How to create a serverless app with AWS SAM for Big Data Handling
A developer journey through the pros and cons of AWS Lambda functions, SQS, DynamoDB, API Gateway, and Couldformation (with SAM templates) and the real power of Lambda Powertools and Pydantic.
Introduction
Have you ever had to manage big data, such as system logs? No worries — AWS SAM and DynamoDB are here to help you. The reason for this article is the same — we have system logs, stored in a MySQL server. One of our clients complained that the logs listing page takes too much time to load in the administration panel (there were about 1 million logs). MySQL wasn’t the right way to store this data, and we had to find a better solution, so we decided to separate the logs from the main application.
The big data can be handled in many different ways — serverless or with a dedicated server that processes the requests. But here (just like in every other task) the real question is “What exactly do we need?”. This question is crucial because it can push us in the right direction. There is a lot of background information behind the scenes — we do not want unnecessary services to maintain as this will make the task and the application too complex (like Elastic Search). At the same time, we want to handle all of the requested functionalities — searching, sorting, filtering, writing, etc.
Structure
Used resources:
- DynamoDB — for storing the logs
- Lambda functions — for reading and writing logs
- Simple Queue Service — for triggering the “logs writing” lambda function; two queues — LogsQueue is the main queue, DeadLetterQueue is the “failed jobs” queue
- API Gateway — for triggering the “logs reading” lambda function
- CloudFormation (via the Serverless Application Model templates) — for creating and managing all resources in the stack
The main application creates a job that contains the log information in the SQS Queue (LogsQueue). Then, the LogsQueue triggers a lambda function that writes the logs to the database (a DynamoDB table called LogsTable). As for the logs listing and filtering — there is an API Gateway with two available routes: “/” and “/{uuid}” associated with two lambda functions respectively — LogsReader (for retrieving and filtering all logs) and LogReader (for retrieving only a specific log using its UUID). These two functions read directly from the database. The whole structure is illustrated below.
SQS Queues
The Logs serverless application uses two queues — one main queue (LogsQueue) and one dead-letter queue (DeadLetterQueue). The main queue is the bridge that connects the main application and the lambda function for storing the logs in the database.

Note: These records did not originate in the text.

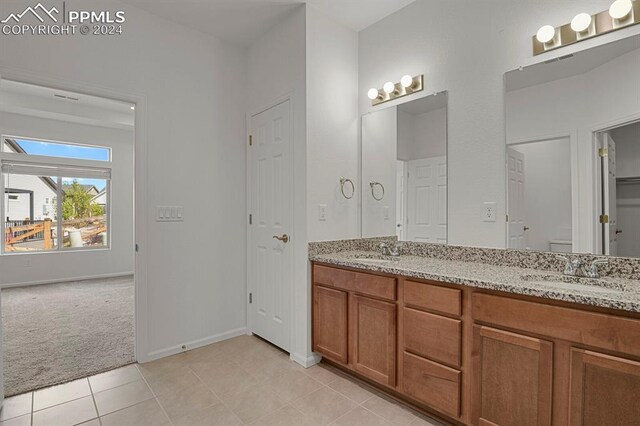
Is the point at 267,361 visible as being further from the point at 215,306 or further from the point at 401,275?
the point at 401,275

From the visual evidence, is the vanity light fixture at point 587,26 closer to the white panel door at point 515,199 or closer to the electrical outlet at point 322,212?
the white panel door at point 515,199

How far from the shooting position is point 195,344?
2.86 metres

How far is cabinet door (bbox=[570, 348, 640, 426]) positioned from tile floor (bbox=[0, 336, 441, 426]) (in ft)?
2.69

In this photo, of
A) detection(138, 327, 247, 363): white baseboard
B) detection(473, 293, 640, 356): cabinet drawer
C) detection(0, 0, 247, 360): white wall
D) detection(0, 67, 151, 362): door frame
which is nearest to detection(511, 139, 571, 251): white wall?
detection(473, 293, 640, 356): cabinet drawer

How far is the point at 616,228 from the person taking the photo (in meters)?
1.67

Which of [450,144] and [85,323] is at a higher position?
[450,144]

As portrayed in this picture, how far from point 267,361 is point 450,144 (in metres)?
2.21

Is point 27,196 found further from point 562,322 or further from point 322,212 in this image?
point 562,322

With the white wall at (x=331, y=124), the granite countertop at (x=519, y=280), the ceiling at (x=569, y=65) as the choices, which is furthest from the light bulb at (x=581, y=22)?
the white wall at (x=331, y=124)

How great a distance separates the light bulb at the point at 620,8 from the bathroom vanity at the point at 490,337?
4.16 feet

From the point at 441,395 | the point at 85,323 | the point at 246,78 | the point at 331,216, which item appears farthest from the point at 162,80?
the point at 441,395

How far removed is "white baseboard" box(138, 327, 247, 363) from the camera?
262cm

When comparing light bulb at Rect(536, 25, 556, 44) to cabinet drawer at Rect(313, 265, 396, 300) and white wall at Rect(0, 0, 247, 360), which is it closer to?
cabinet drawer at Rect(313, 265, 396, 300)

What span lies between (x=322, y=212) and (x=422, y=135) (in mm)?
994
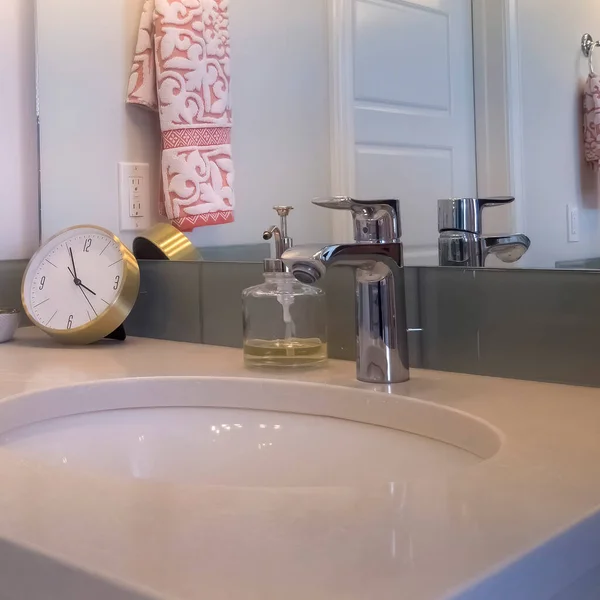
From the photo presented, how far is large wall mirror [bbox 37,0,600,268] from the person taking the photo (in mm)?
899

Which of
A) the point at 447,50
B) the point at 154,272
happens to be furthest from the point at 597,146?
the point at 154,272

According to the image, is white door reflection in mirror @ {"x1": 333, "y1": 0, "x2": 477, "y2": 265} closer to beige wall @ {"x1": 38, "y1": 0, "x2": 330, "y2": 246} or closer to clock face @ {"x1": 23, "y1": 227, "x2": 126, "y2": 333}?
beige wall @ {"x1": 38, "y1": 0, "x2": 330, "y2": 246}

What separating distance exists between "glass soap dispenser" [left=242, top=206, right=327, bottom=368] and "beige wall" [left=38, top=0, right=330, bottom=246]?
0.20m

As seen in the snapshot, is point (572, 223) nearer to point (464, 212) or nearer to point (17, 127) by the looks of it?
point (464, 212)

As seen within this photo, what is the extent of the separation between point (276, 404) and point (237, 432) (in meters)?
0.05

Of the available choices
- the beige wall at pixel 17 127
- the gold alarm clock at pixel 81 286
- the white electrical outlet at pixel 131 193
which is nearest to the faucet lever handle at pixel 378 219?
the gold alarm clock at pixel 81 286

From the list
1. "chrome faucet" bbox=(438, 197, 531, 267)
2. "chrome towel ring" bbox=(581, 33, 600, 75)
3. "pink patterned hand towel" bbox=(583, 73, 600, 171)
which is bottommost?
"chrome faucet" bbox=(438, 197, 531, 267)

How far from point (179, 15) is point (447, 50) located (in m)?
0.57

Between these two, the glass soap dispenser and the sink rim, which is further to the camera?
the glass soap dispenser

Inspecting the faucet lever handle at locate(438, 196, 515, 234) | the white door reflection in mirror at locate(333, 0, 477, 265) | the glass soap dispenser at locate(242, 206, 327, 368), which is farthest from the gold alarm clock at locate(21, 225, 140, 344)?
the faucet lever handle at locate(438, 196, 515, 234)

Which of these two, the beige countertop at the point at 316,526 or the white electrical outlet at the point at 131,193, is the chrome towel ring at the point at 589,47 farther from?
the white electrical outlet at the point at 131,193

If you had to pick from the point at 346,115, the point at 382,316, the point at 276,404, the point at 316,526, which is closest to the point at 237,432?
the point at 276,404

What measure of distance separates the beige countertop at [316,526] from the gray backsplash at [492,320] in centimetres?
19

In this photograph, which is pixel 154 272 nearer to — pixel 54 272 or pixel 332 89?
pixel 54 272
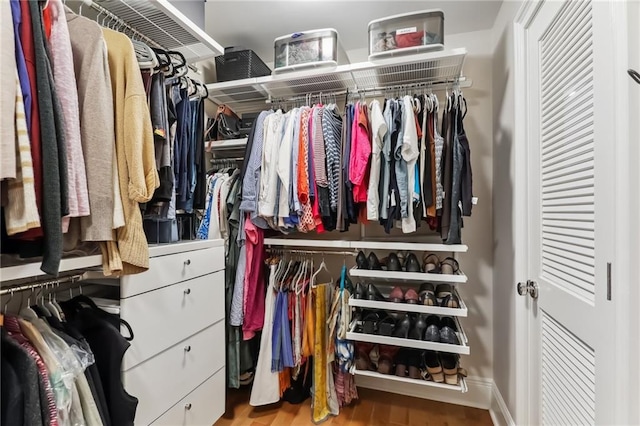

Messages can sometimes not be processed for a variety of reasons, including incorrect conditions in the producer or consumer application or an unanticipated state change that interferes with the code of your application. These messages are forwarded to the dead-letter queue. This way, you’re able to run the processes again (you can set the maximum trials count in the Queue settings). Because they allow you to isolate unconsumed messages and figure out why their processing fails, dead-letter queues are helpful for debugging your application as well.
Lambda Functions
With the compute service Lambda, you may run code without setting up or maintaining servers. Additionally, you can utilise layers to organise your app, and even better, you can use these layers in other lambda functions. By doing this, you can segregate the core code components (helpers, DB/Storage connections, PyDantic models, etc.) and reuse them throughout all lambda functions in the application without having to duplicate the code.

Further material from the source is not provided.